Number of large sales: 1146


_Now Spark executes:_

- Driver asks for results.
- Spark’s Cluster Manager creates tasks for each partition.
- Each Executor gets a task (processes a chunk).
- Executors filter their chunk, return counts to Driver.
- Driver adds up results and shows you the final count.

**Step 5: See Tasks in the Spark UI**
- In Databricks, after you run the above cell, click on the “View Spark UI” link at the top of the cell.
- Go to the Stages tab:
  -   You’ll see as many tasks as there are partitions!
  -   Each task corresponds to a partition, run by an executor.
- You can see:
  - DAG visualization (the plan Spark builds)
  - Task distribution (how work is divided)

**Step 6: Repartition and See the Effect**

In [0]:
# Repartition to 8 partitions (forces more parallelism)
sales_df2 = sales_df.repartition(8)
print("Partitions after repartition:", sales_df2.rdd.getNumPartitions())

# Trigger an action
sales_df2.filter(sales_df2.Quantity > 4).count()
# Check Spark UI: you’ll see 8 tasks for the stage!

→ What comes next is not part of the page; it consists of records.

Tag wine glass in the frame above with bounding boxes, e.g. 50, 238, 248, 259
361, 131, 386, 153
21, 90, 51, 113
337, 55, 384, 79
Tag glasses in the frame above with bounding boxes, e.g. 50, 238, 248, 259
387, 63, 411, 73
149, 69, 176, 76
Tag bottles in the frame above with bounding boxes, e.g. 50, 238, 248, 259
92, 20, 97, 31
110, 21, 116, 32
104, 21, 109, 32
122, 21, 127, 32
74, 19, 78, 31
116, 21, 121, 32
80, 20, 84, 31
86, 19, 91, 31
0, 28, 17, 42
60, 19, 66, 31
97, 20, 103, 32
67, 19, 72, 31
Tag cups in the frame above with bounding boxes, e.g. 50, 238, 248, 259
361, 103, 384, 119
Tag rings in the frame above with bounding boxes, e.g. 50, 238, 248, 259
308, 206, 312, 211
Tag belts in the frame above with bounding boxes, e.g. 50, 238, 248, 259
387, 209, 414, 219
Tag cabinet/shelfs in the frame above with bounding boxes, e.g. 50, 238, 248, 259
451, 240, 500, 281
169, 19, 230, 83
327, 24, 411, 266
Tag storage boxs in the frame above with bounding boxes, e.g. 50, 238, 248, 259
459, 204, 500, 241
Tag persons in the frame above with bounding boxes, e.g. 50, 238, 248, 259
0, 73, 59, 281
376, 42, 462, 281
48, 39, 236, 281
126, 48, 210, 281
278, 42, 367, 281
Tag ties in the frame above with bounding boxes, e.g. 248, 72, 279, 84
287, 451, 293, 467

Partitions after repartition: 8


1146

_You control parallelism and task distribution using repartitioning._

**Step 7: Aggregation Example (Group By Customer)**

In [0]:
# Calculate total sales amount per customer
from pyspark.sql.functions import col, sum as _sum

sales_df = sales_df.withColumn("TotalAmount", col("Quantity") * col("UnitPrice"))
customer_sales = sales_df.groupBy("CustomerID").agg(_sum("TotalAmount").alias("TotalSpent"))

customer_sales.orderBy("TotalSpent", ascending=False).show(5)

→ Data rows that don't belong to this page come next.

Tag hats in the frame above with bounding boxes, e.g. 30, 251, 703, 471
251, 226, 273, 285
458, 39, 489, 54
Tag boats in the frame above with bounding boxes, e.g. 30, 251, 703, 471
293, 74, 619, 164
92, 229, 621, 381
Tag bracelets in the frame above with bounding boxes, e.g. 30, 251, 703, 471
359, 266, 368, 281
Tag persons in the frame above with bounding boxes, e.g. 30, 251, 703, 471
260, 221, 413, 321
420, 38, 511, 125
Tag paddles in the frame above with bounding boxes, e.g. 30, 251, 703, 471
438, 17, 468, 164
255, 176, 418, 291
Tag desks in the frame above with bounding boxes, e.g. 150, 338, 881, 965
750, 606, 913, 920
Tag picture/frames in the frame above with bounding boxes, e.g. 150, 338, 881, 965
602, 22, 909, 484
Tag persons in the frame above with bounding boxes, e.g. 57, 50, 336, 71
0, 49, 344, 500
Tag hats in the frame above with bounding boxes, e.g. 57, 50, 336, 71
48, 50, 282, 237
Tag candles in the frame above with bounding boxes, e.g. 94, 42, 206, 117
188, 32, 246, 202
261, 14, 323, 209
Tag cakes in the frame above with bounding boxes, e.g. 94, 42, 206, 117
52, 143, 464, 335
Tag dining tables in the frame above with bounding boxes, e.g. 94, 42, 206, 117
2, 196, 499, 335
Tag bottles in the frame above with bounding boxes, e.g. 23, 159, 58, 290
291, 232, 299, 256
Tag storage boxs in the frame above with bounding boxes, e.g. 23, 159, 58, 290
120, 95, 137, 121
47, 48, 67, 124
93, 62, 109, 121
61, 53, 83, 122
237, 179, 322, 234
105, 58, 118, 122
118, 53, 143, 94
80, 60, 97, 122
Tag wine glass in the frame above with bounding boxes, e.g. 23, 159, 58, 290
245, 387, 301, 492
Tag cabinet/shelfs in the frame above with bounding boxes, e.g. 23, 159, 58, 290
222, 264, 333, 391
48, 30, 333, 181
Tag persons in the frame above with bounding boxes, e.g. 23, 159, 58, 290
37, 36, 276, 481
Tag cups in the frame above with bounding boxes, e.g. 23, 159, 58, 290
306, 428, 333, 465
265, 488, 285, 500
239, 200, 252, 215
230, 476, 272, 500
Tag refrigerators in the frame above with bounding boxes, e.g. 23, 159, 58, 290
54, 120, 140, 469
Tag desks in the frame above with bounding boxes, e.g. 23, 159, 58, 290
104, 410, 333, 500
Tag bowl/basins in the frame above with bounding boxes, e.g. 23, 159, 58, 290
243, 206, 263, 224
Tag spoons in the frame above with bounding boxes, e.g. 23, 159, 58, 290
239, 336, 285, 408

+----------+------------------+
|CustomerID|        TotalSpent|
+----------+------------------+
|  CUST1323|           14577.5|
|  CUST1351|          14420.77|
|  CUST1985|14294.189999999999|
|  CUST1417|          14037.34|
|  CUST2357|13178.220000000001|
+----------+------------------+
only showing top 5 rows


- Each partition processes a chunk.
- Spark’s Shuffle: after local aggregations, data is redistributed for the group by (“shuffle” stage).
- Tasks are assigned, results combined, and final result returned to Driver.